In questo mondo – che ha degli inevitabili rimandi ai romanzi di Philip K Dick o ai cartoni animati giapponese degli anni ’70- si inserisce Wearable Robotics, nuovo ingresso nel portfolio di LIFTT.
A parlarci del suo focus, degli obiettivi di business e delle ambizioni di questa start up sono l’MD Lucia Lencioni e il Responsabile del Marketing e del Sales Fabio Piazza.
Com’è nata la vostra intuizione, in che cosa consiste e quali sono le applicazioni?

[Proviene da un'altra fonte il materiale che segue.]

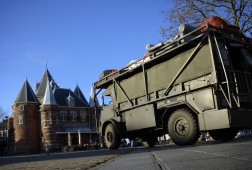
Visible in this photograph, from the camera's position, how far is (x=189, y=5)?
18312 mm

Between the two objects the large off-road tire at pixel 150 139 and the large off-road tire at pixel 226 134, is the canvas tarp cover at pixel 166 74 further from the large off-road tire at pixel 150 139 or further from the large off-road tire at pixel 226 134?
the large off-road tire at pixel 226 134

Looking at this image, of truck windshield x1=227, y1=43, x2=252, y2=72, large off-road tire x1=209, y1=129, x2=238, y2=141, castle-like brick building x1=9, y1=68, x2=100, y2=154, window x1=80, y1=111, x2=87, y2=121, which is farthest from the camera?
window x1=80, y1=111, x2=87, y2=121

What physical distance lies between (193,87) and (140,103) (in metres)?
2.28

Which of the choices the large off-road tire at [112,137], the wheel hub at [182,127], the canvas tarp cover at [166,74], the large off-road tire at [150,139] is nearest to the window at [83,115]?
the large off-road tire at [150,139]

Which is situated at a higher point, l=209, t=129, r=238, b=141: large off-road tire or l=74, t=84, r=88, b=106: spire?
l=74, t=84, r=88, b=106: spire

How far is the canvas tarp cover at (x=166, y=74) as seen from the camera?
6859 millimetres

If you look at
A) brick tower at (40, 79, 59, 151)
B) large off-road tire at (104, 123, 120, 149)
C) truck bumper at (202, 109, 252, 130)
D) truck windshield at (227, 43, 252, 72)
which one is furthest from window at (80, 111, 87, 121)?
truck bumper at (202, 109, 252, 130)

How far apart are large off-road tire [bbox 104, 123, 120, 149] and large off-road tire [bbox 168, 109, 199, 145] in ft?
9.19

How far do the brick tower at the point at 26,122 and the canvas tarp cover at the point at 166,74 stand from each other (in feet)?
135

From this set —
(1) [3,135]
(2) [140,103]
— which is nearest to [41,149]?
(1) [3,135]

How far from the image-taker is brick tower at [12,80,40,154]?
46406mm

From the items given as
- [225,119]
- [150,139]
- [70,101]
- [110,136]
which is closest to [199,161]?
[225,119]

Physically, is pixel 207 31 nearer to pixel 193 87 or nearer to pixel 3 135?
pixel 193 87

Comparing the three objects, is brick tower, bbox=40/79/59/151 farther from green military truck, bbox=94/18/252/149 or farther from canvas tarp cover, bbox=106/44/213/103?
green military truck, bbox=94/18/252/149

“Wereable – commenta Lencioni – nasce dal laboratorio di ricerca sulla robotica percettiva della Scuola Superiore Sant’Anna. Gli esoscheletri sono stati quindi da sempre, ormai da 30 anni, un ambito di ricerca del nostro laboratorio. Nel 2014 abbiamo deciso di sistemizzare tutte le attività e di dare vita a questa società. Abbiamo quindi acquisito dalla scuola il brevetto che ci permette di creare esoscheletri, vale a dire robot/macchine che si “indossano” e che permettono alle persone di fare dei movimenti oppure di aumentare le loro prestazioni. Quindi, di fatto, costruiamo, progettiamo e realizziamo esoscheletri. Il primo ambito per cui lo facciamo è quello biomedicale. Abbiamo infatti sviluppato una macchina che vendiamo oramai in tutta Europa e che serve per la riabilitazione degli arti superiori di pazienti che sono stati colpiti da un ictus. Sulla scorta di questa realizzazione abbiamo anche sviluppato alcuni prototipi, che presto industrializzeremo, e servono per la riabilitazione dell’arto superiore in diversi stadi della malattia. Partiamo quindi dalla malattia nella fase acuta, che trattiamo con la macchina che già commercializziamo, fino alla commercializzazione di una macchina molto più semplice che invece sarà utile ai pazienti in fase cronica e quindi ad uso domiciliare”.
“Un altro settore – prosegue l’MD – per il quale realizziamo esoscheletri è quello industriale, quindi il soggetto che lo indossa non è più un paziente ma un operatore, un addetto alla produzione, e parliamo in questo caso di personale normodotato. Qui la macchina serve a portare il carico al posto dell’operatore, per sgravare cioè l’operatore della fatica di spostare carichi continuamente. In questo ambito realizziamo esoscheletri a livello ancora di prototipo sia per l’arto superiore sia per l’arto inferiore, con diverse tipologie di carico e con diversi payload, da 5 a 40 kg. La macchina riesce a sgravare l’operatore dai 5kg fino ai 40 kg al massimo di peso sopportabile.”
“Si tratta di una commessa di ricerca – interviene Fabio Piazza – che ci è stata affidata da una grande azienda cinese e ci ha consentito di arrivare a definire uno stato avanzato di prototipazione di esoscheletri industriali.”
Cos’è quindi un esoscheletro e come funziona esattamente?
“L’esoscheletro – spiega l’MD – è in estrema sintesi una macchina, un robot, uno scheletro che viene indossato dalla persona e che appunto amplifica o aiuta i movimenti della persona”
“Si tratta di un robot indossabile – precisa Piazza – che sostituisce l’apparato muscolo-scheletrico in un soggetto che ha subito un trauma, essenzialmente neurologico al momento, ma probabilmente in futuro anche per altre tipologie di traumi. La macchina permette quindi a un paziente di fare dei movimenti che non sarebbe in grado di fare autonomamente. Questo in ambito medico, mentre in quello industriale amplifica la forza del soggetto, consentendo di trasportare pesi senza gravare sull’apparato muscolo-scheletrico. E’ un robot che viene “calzato” dalla persona.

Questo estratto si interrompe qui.